• **AIM OF THE TASK**:
Your task is to repeat the entries below exactly and to leave their images out.

• **DATA IN THIS EXERCISE**:
* * * * * * * * *

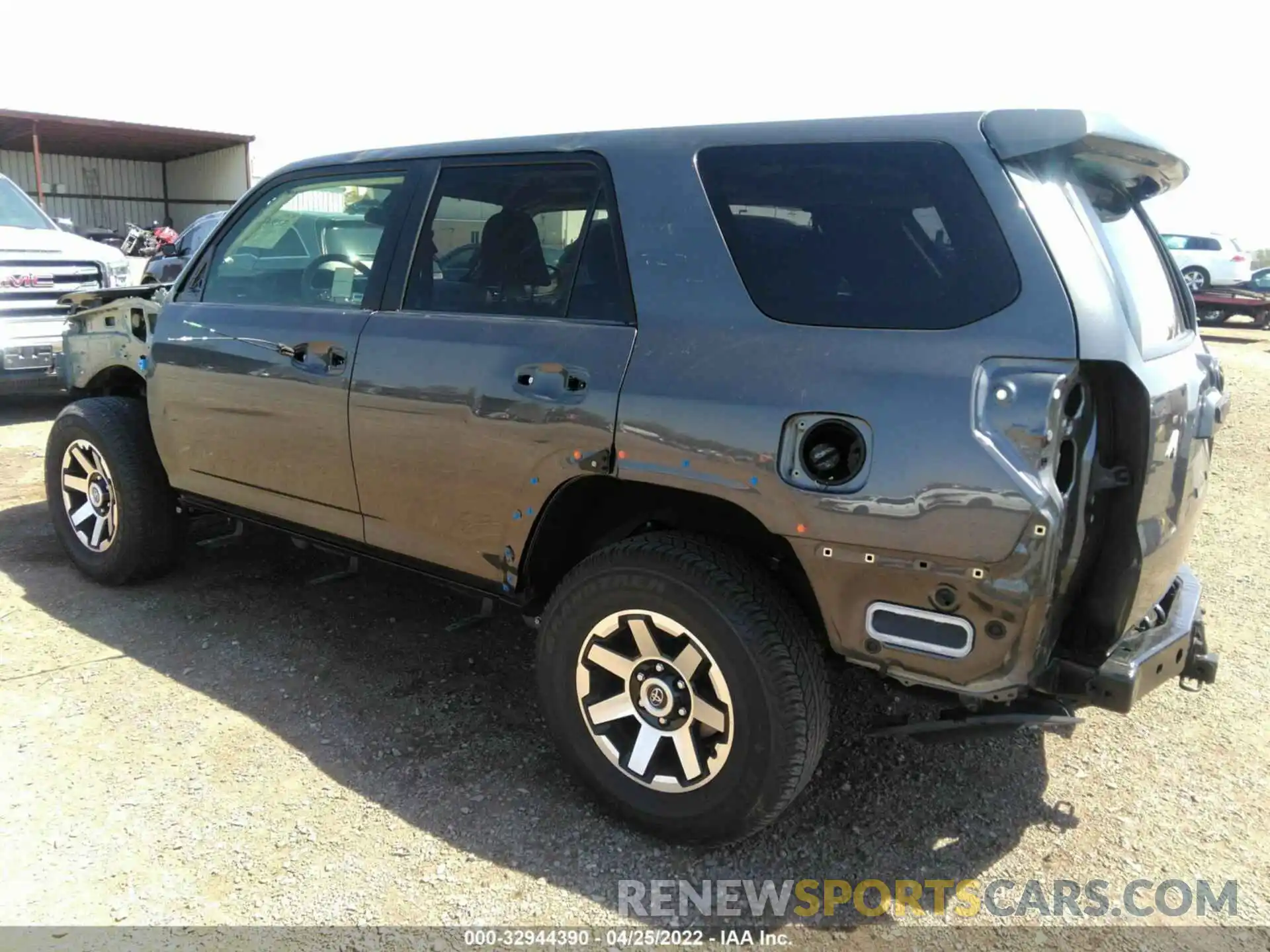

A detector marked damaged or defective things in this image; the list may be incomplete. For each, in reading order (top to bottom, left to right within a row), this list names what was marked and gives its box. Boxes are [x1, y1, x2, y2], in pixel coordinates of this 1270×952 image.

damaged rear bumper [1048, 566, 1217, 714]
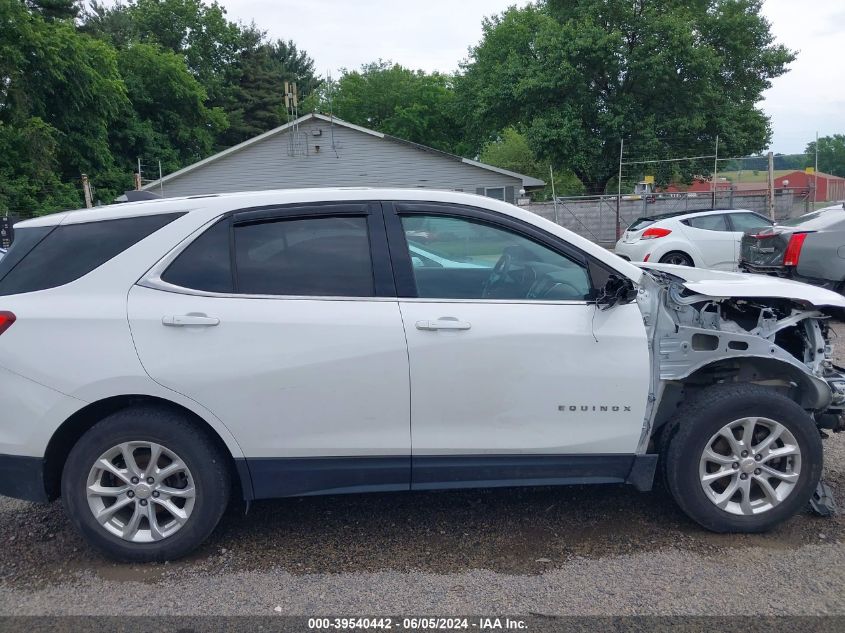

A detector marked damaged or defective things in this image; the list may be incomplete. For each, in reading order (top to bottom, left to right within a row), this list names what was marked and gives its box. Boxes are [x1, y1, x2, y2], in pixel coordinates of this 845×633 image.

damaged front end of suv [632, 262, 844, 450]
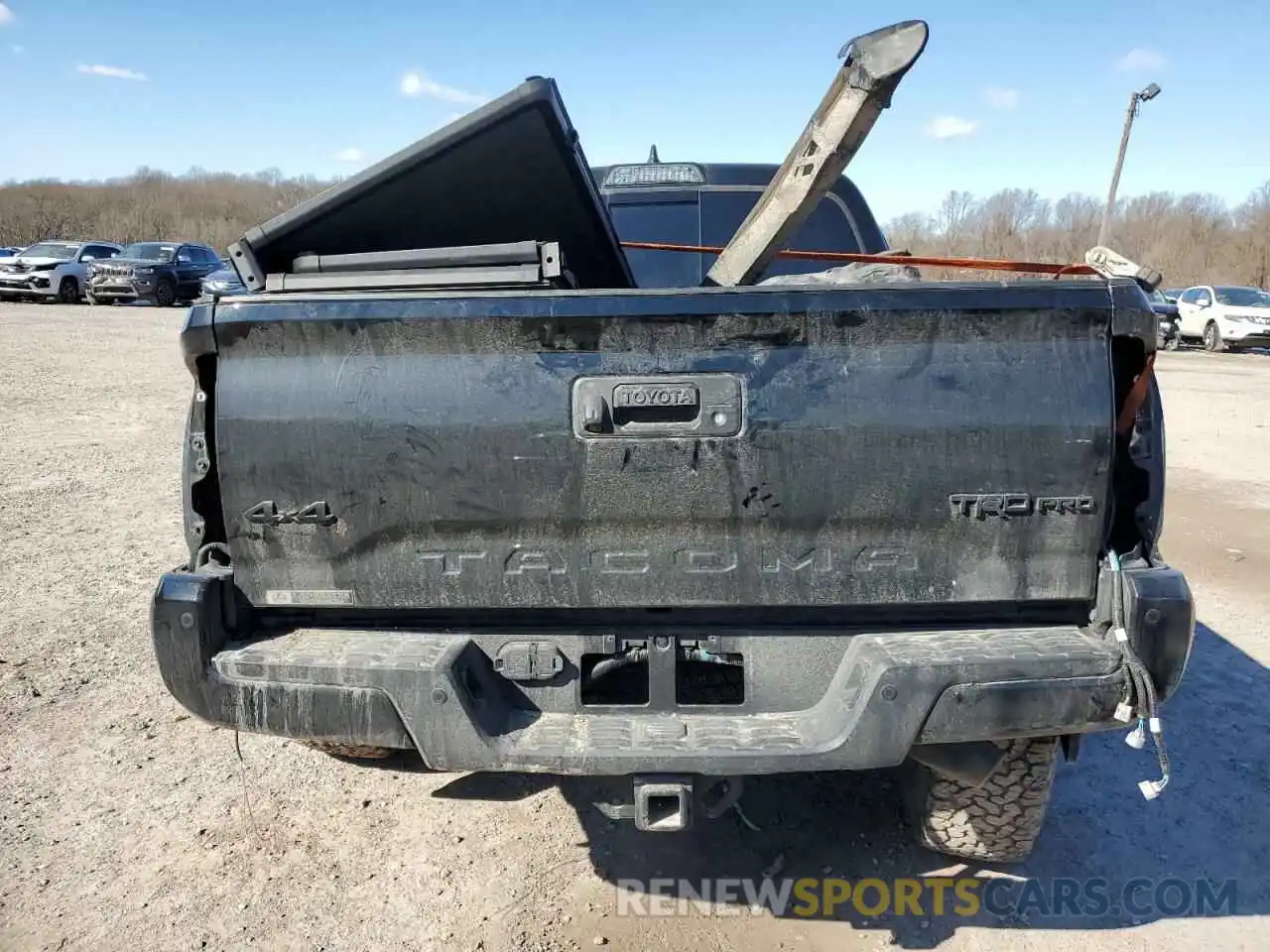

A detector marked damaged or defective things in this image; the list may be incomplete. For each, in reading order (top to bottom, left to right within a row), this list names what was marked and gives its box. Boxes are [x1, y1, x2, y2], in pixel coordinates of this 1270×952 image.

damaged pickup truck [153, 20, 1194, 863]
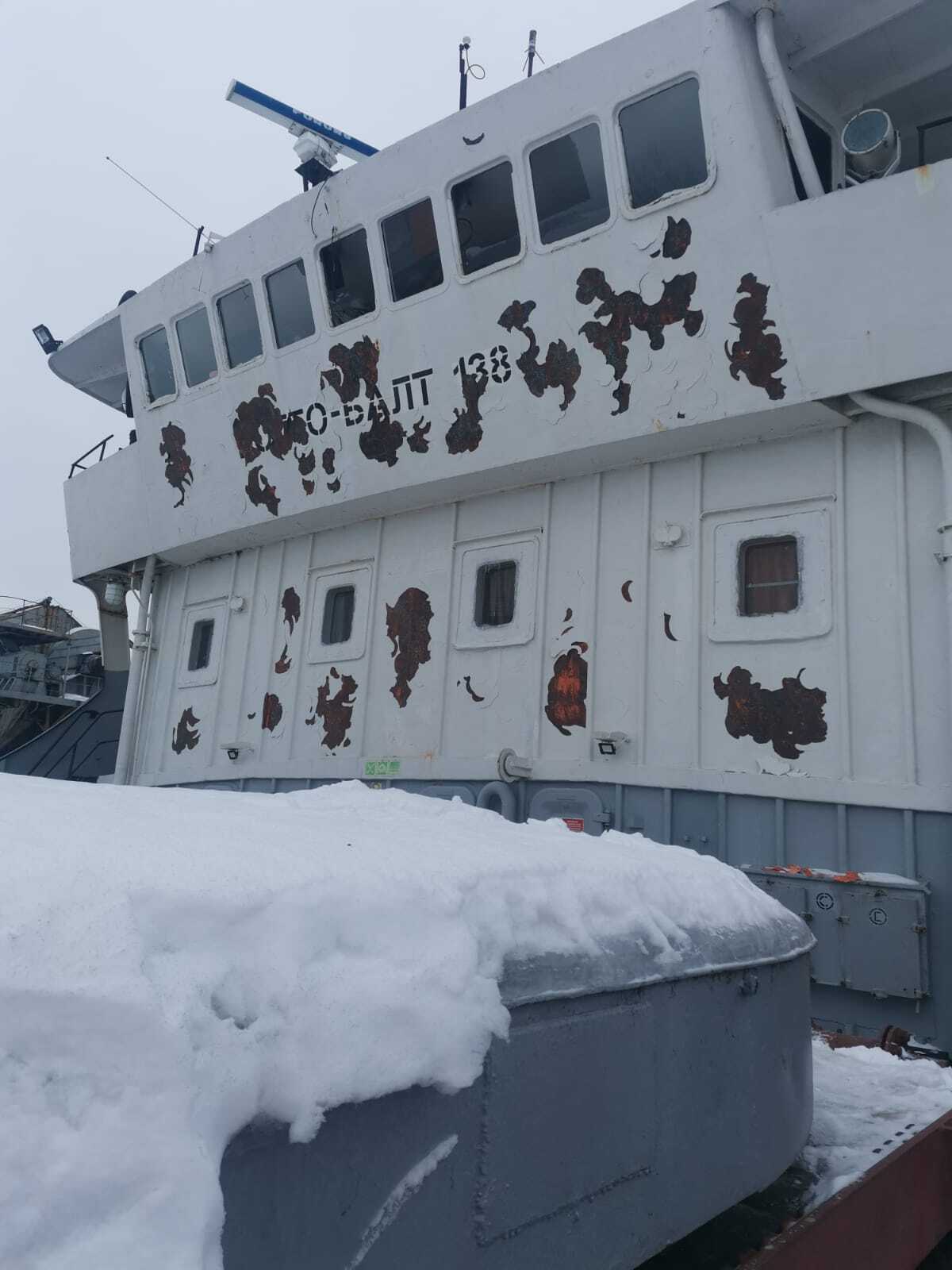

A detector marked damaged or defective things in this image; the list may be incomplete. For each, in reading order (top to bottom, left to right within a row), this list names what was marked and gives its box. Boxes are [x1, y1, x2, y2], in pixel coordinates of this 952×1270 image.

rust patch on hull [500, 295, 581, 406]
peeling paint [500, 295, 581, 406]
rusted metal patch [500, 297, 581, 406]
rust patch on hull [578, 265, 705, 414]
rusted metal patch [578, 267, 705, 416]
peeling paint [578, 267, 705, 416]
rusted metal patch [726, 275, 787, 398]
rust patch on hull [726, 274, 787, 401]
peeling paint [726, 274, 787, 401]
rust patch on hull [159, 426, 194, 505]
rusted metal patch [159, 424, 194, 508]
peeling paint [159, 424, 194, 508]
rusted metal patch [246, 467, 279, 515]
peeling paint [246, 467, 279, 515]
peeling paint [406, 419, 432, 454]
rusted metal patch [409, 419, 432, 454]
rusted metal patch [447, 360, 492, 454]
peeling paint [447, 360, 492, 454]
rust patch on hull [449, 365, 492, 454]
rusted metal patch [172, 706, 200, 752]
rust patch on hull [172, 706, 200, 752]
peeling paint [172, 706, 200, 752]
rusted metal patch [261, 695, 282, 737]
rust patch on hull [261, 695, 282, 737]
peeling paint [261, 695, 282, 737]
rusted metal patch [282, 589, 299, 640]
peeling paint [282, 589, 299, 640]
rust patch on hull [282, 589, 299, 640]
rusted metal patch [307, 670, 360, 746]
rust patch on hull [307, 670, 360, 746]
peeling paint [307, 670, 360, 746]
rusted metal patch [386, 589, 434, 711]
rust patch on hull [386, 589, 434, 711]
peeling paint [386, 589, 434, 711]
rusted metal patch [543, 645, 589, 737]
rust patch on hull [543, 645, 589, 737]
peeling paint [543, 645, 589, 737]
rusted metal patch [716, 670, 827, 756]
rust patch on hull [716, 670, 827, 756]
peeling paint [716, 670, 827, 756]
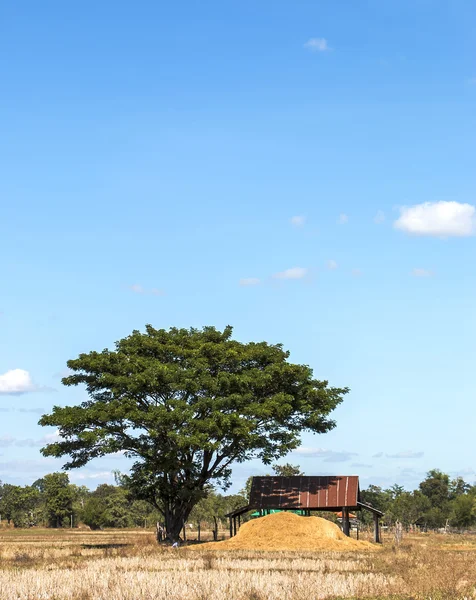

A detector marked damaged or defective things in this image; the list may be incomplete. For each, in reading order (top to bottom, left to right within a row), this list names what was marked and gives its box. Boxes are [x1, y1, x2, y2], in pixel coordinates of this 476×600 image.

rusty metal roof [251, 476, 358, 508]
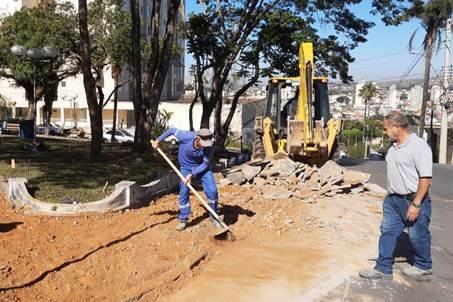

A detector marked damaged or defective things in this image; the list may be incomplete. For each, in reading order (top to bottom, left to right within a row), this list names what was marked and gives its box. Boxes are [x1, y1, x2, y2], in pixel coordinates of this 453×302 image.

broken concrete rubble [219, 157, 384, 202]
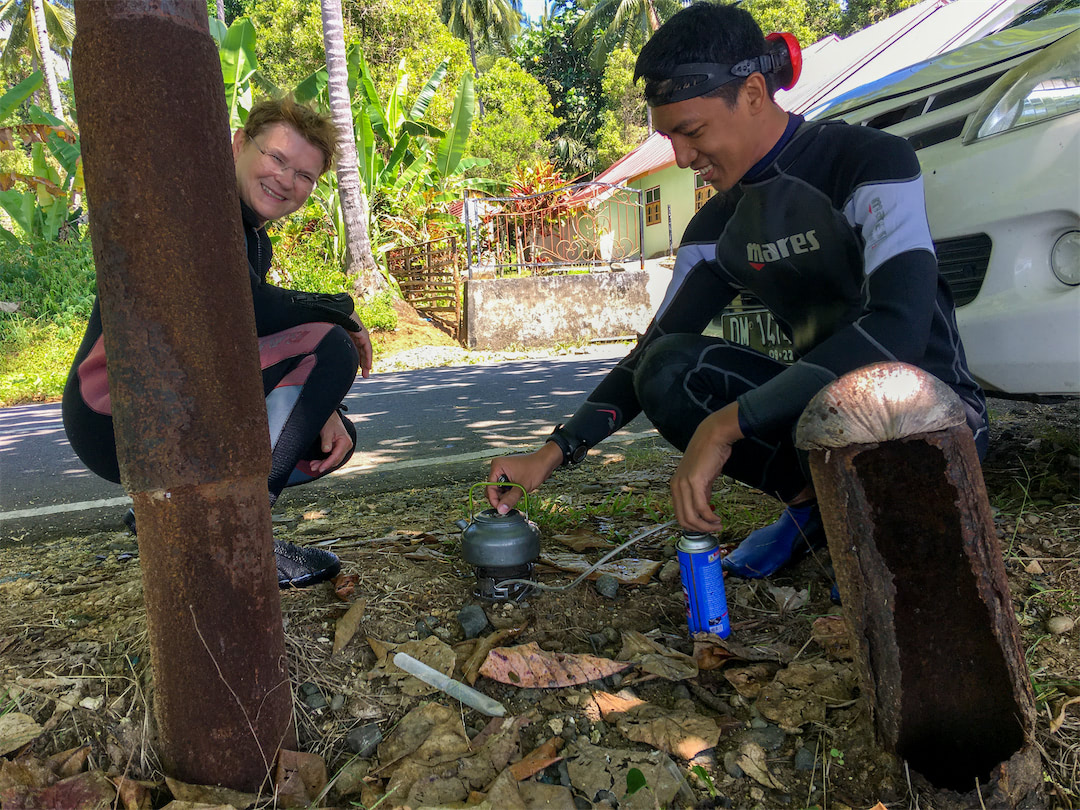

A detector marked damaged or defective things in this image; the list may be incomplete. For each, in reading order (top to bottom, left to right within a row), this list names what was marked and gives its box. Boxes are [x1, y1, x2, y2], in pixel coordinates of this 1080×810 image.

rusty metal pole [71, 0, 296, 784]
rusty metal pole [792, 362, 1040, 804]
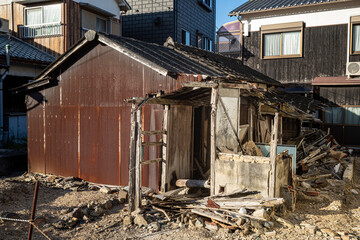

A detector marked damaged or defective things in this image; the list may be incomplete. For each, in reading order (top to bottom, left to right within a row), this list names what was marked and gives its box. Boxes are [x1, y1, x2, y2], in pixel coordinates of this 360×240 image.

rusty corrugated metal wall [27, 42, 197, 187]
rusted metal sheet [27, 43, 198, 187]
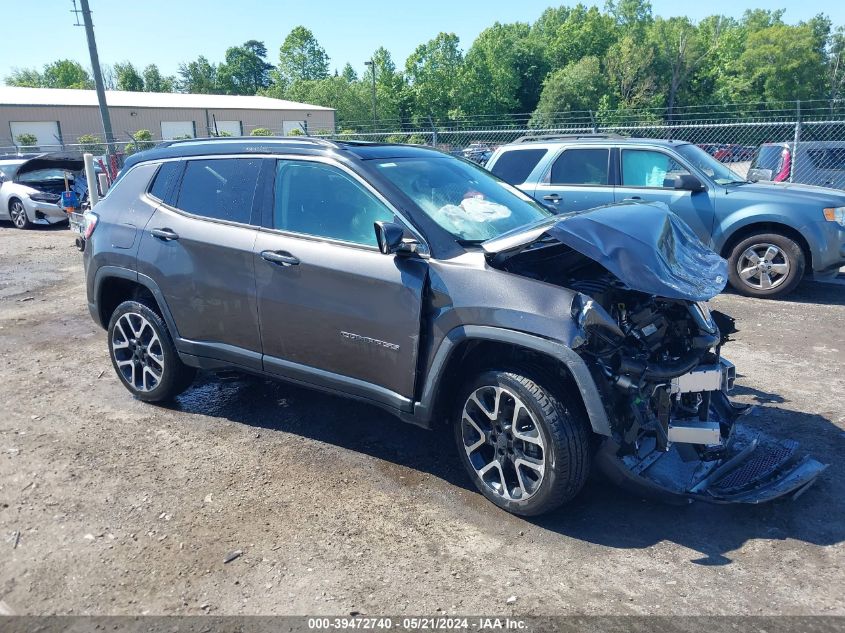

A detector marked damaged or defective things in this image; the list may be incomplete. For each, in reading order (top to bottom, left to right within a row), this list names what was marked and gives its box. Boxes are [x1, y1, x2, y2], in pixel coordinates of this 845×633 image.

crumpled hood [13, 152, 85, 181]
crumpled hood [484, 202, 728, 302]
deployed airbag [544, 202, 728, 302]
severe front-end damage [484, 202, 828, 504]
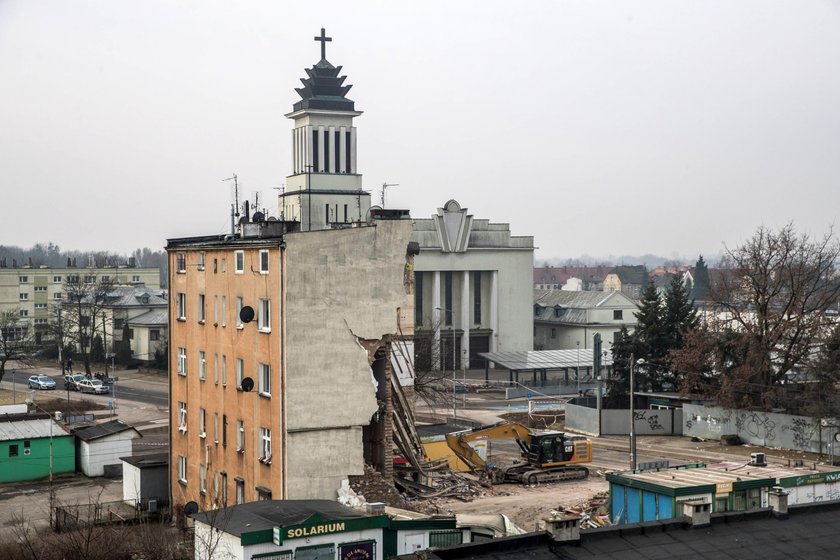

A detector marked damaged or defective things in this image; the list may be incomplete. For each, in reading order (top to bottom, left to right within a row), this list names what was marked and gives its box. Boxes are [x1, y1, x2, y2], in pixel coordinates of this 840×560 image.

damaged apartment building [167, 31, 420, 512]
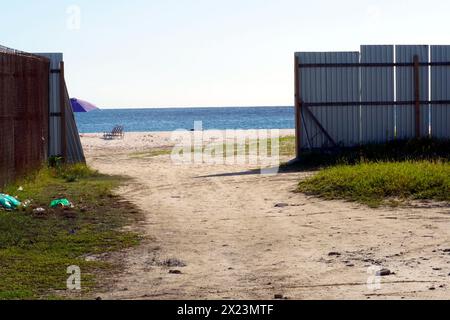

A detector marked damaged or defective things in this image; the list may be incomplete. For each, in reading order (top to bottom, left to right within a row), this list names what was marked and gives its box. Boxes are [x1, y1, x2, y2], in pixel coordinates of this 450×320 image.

* * * * * * * * *

• **ANSWER TO THIS TASK**:
A detector marked damaged or defective things in this image; the list may be incomplete. For each, in reading order (top to bottom, left to right within a row), this list names what was marked and gives its box. Boxes are [x1, y1, x2, y2], in pixel coordinates of this 1270×952 image.

damaged rear bumper [1048, 566, 1217, 714]

A detector marked damaged or defective things in this image; the list may be incomplete. For each, in reading order (top to bottom, left to right within a row), this list names what was marked and gives its box. Boxes are [x1, y1, x2, y2], in pixel coordinates of this 845×633 image.

damaged front end of suv [632, 262, 844, 450]

A detector marked damaged or defective things in this image; the list may be incomplete. For each, in reading order (top to bottom, left to right within a row), this list names what was marked and gives its box. Boxes are [x1, y1, x2, y2], in pixel coordinates of this 1270×952 image.

damaged pickup truck [153, 20, 1194, 863]

A detector marked damaged or defective things in this image; the list may be incomplete. For each, in reading order (top to bottom, left to right within a row), this list names what was marked and gives its box. Boxes are [x1, y1, x2, y2], in pixel coordinates of this 952×1270 image.

rust patch on hull [500, 295, 581, 406]
peeling paint [500, 295, 581, 406]
rusted metal patch [500, 297, 581, 406]
rust patch on hull [578, 265, 705, 414]
rusted metal patch [578, 267, 705, 416]
peeling paint [578, 267, 705, 416]
rusted metal patch [726, 275, 787, 398]
rust patch on hull [726, 274, 787, 401]
peeling paint [726, 274, 787, 401]
rust patch on hull [159, 426, 194, 505]
rusted metal patch [159, 424, 194, 508]
peeling paint [159, 424, 194, 508]
rusted metal patch [246, 467, 279, 515]
peeling paint [246, 467, 279, 515]
peeling paint [406, 419, 432, 454]
rusted metal patch [409, 419, 432, 454]
rusted metal patch [447, 360, 492, 454]
peeling paint [447, 360, 492, 454]
rust patch on hull [449, 365, 492, 454]
rusted metal patch [172, 706, 200, 752]
rust patch on hull [172, 706, 200, 752]
peeling paint [172, 706, 200, 752]
rusted metal patch [261, 695, 282, 737]
rust patch on hull [261, 695, 282, 737]
peeling paint [261, 695, 282, 737]
rusted metal patch [282, 589, 299, 640]
peeling paint [282, 589, 299, 640]
rust patch on hull [282, 589, 299, 640]
rusted metal patch [307, 670, 360, 746]
rust patch on hull [307, 670, 360, 746]
peeling paint [307, 670, 360, 746]
rusted metal patch [386, 589, 434, 711]
rust patch on hull [386, 589, 434, 711]
peeling paint [386, 589, 434, 711]
rusted metal patch [543, 645, 589, 737]
rust patch on hull [543, 645, 589, 737]
peeling paint [543, 645, 589, 737]
rusted metal patch [716, 670, 827, 756]
rust patch on hull [716, 670, 827, 756]
peeling paint [716, 670, 827, 756]

A detector marked damaged or defective things in this image; the list may be incomplete. For each, in reading order (top to bottom, left to right within a row), this list names what was marked and gives its box. Boxes are [x1, y1, x2, y2], in pixel coordinates of this 476×600 image.

rusty metal roof [251, 476, 358, 508]

A detector marked damaged or defective things in this image; the list may be incomplete. For each, in reading order (top to bottom, left to right within a row), this list names what was marked and gives its box. Boxes are [x1, y1, x2, y2], in pixel coordinates of this 453×302 image.

broken concrete rubble [219, 157, 384, 202]

A detector marked damaged or defective things in this image; the list may be incomplete. For each, in reading order (top to bottom, left to right within a row), this list names what was marked and gives its box. Boxes are [x1, y1, x2, y2], in pixel coordinates of this 1080×810 image.

rusty metal pole [71, 0, 296, 784]
rusty metal pole [792, 362, 1040, 804]

A detector marked damaged or defective things in this image; the list may be incomplete. For each, in reading order (top to bottom, left to right within a row), this list names what was marked and gives its box. Boxes are [x1, y1, x2, y2], in pixel coordinates of this 360×240 image.

rusty corrugated metal wall [27, 42, 197, 187]
rusted metal sheet [27, 43, 198, 187]

A detector marked damaged or defective things in this image; the list may be incomplete. For each, in reading order (top to bottom, left to right within a row), this list names what was marked and gives its box. Boxes are [x1, y1, x2, y2], in pixel coordinates of this 845×633 image.

crumpled hood [13, 152, 85, 181]
crumpled hood [484, 202, 728, 302]
deployed airbag [544, 202, 728, 302]
severe front-end damage [484, 202, 828, 504]

A detector marked damaged or defective things in this image; the list may be incomplete. For each, in reading order (top to bottom, left to right within a row), this list names what was marked and gives its box. Boxes are [x1, y1, x2, y2], in pixel coordinates of this 840×560 image.

damaged apartment building [167, 31, 420, 512]

A detector marked damaged or defective things in this image; the list may be incomplete. For each, in reading order (top to bottom, left to right within a row), this list names what was marked and gives its box. Boxes are [x1, y1, x2, y2], in pixel coordinates of this 450×320 image.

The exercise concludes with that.